**EXTRACT PROVIDED:**
>>>>

Have you heard of love bombing? Does it work and how do you do it?
What is love bombing?
It’s about giving your baby or child your full attention, to be fully present with no distraction.
In its simplest form it’s spending some quality, uninterrupted time with your child. Commonly it’s used for children aged 3 to early teens with behavioural problems we think this type of approach, with some adaptation is very effective with much younger children too.
A concept that is important for all humans, of any age. Especially when we can all get so distracted by social media, emails and our notifications buzzing all the time.
What can love bombing help with?
Love bombing involves spending bursts of one-on-one time with your baby or child, away from other family members. You hand over to them as much control as possible about what you do together while sharing with them expressions of love.
The phrase ‘love bombing’ was made popular for parenting by Oliver James a clinical child psychologist. He says it’s a method good for resetting the emotional thermostats of children and their parents. This helps to set them on a much happier trajectory. It works because the fundamental needs of children are the same everywhere.
Why love bomb your children?
It’s all about connection, it’s about being there and focusing on them and nothing else.
If you notice your child is going through a difficult time at the moment, struggling with a transition or a change in the family like a new sibling, house move or nursery.
Maybe there are more tantrums than usual or perhaps you are finding it hard to understand them, maybe they are anxious, shy or having problems sleeping or having other emotional difficulties.
Love bombing can help you get close again and realign the way you relate to each other.
Children use play to convey feelings they cannot articulate in words. If we have been away from them during the day, it can be difficult to relate to their day’s experiences. It can be really helpful to take the time to observe them, watch their play to get a real sense of where they are at.
All about the 1:1 attention
It is also valuable if you have more than one child at home and find yourself torn by giving attention to both, but by the end of the day feeling like you haven’t connected with either, all day.
With babies, love bombing is a wonderful way of building the bond and attachment between you. It will be a very different activity than with an older child but just as important.
How do I do love bombing The Gentle Touch Way?
Turn the TV/ Radio off so the room is quiet. Put your phone and other devices in another room so you are not tempted to check them.

<<<<

**PROVIDED MATERIAL:**

>>>>

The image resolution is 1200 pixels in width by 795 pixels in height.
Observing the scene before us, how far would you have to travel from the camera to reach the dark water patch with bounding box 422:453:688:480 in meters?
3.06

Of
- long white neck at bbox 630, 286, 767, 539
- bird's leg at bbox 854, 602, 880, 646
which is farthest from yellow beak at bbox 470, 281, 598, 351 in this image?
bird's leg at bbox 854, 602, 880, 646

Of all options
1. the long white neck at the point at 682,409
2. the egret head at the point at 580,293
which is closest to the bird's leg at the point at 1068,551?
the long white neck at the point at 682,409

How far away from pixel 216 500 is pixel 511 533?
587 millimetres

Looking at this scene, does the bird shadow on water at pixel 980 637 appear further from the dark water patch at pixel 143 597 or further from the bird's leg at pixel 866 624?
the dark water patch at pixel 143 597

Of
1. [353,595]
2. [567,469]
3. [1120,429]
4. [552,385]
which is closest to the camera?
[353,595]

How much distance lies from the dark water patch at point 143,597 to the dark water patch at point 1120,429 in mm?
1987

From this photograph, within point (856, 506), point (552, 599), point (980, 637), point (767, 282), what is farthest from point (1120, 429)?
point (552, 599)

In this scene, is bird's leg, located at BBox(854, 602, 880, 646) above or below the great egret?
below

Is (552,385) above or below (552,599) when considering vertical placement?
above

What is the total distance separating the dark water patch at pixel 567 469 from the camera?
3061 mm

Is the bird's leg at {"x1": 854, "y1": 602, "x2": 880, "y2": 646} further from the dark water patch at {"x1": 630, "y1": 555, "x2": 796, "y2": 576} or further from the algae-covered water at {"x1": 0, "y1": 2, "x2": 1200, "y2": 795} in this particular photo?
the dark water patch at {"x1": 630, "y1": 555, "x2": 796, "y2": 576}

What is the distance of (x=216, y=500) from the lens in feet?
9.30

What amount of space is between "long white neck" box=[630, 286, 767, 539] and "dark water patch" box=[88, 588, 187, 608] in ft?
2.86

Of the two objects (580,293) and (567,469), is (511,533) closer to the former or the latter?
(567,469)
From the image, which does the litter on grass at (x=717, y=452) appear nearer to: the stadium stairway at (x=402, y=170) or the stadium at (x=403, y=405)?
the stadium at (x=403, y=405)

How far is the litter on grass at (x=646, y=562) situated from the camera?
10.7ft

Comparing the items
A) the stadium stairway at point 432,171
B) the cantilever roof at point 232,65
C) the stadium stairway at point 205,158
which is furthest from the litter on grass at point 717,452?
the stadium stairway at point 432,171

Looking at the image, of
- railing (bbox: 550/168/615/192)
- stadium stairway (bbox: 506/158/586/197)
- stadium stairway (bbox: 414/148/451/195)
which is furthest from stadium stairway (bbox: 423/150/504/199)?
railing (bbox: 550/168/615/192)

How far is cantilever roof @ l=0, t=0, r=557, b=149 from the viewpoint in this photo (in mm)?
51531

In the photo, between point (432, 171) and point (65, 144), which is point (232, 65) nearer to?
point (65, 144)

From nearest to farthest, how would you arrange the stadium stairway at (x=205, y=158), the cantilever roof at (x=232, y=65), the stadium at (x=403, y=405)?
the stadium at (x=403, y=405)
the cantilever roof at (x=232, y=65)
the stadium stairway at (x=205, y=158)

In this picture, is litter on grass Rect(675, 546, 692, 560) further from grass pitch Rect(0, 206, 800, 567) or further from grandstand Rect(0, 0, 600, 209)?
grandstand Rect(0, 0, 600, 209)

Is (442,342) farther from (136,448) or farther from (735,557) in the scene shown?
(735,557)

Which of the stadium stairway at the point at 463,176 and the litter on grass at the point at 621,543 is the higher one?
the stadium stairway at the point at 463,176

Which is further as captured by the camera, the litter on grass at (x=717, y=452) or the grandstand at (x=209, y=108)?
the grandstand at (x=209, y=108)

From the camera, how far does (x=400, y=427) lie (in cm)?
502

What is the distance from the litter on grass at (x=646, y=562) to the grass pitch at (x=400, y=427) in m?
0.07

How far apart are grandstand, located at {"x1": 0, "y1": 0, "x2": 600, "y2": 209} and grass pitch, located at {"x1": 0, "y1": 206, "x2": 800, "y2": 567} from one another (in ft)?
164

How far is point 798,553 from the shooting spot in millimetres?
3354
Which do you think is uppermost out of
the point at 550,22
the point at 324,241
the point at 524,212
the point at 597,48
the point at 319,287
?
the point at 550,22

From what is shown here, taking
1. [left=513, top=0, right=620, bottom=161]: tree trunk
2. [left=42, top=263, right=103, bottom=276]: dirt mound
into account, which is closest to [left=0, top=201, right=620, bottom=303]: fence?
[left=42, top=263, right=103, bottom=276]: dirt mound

<<<<

**TASK ITEM A:** In the text on love bombing, who made the phrase "love bombing" popular for parenting?
**TASK ITEM B:** Write the next part of the love bombing text, starting after its final sentence.

**TASK OUTPUT A:** Oliver James, a clinical child psychologist.

**TASK OUTPUT B:**
Tiny non mobile babies
- For a non mobile babies just use one toy, a good one is a light floaty scarf.
- Observe your baby.
- Try to work out their body language, looking at their movements, what are they trying to communicate to you. Are they happy, tired, or hungry?
- Make lots of smiles and mimicking their noises and facial expressions.
- Also have moments of quite when you just watch them, getting eye contact when you can.
Mobile babies
- If your baby is mobile then just let them explore the room and pick up whichever toys they go for.
- Let them lead the play, you can copy and join in but the idea is for them to have the suggestions of what you do.
- Allow them to lead, try not to fix their play or change direction.
- Make lots of eye contact, smiling and positive body language.
- Try and get down on the floor with them, lying next to them as they play, getting on their level.
Toddlers and older children
- The theory is to allow children the choice and control of the activity you. This is, of course, all within your boundaries of time, budget, feasibility and family logistics.
- It can be anything from one extreme taking your child away for the weekend or a one whole day out with them, but even just setting aside one hour devoted to them can help.
- You don’t have to spend lots of money, it’s not about being lavish or spoiling them with gifts.
- It’s about quality time 1-1, talking, relaxing and building your relationship.
- It’s also not about saying yes to everything.
How does love bombing help my child?
You might wonder how on earth this helps a child, especially if they are already highly strung or ‘out of control’. Some parents think that in this situation we need to have more control over our child, not less.
This isn’t the case.
- We make it clear to the child that this is our special time, getting to know you day, 1-1 day or love bombing day whatever you want to call it.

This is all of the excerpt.